=== Records provided ===
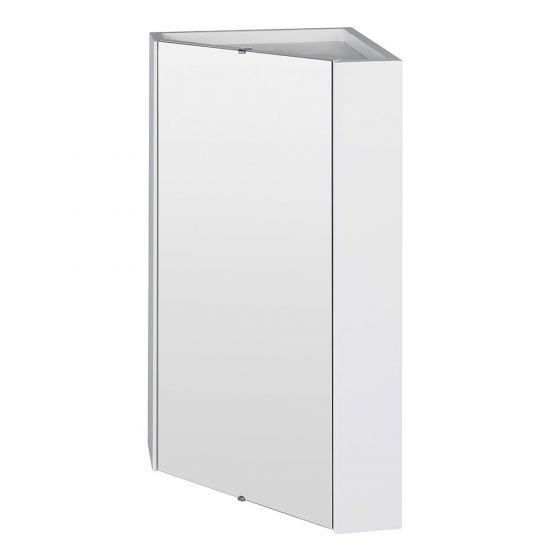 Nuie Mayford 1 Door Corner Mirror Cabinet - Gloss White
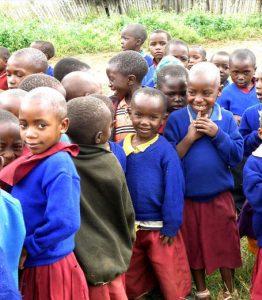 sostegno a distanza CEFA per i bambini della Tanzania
===
=== Records provided ===
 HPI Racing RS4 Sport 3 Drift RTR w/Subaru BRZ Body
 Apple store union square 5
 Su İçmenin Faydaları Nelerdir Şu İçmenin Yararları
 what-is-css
===
▶ _Directions_:
Output only the lines above from the one containing "Nuie Mayford 1" to the one containing "sostegno a distanza", both included, exactly as written and with no pictures.

▶ _Worked solution_:
 Nuie Mayford 1 Door Corner Mirror Cabinet - Gloss White
 sostegno a distanza CEFA per i bambini della Tanzania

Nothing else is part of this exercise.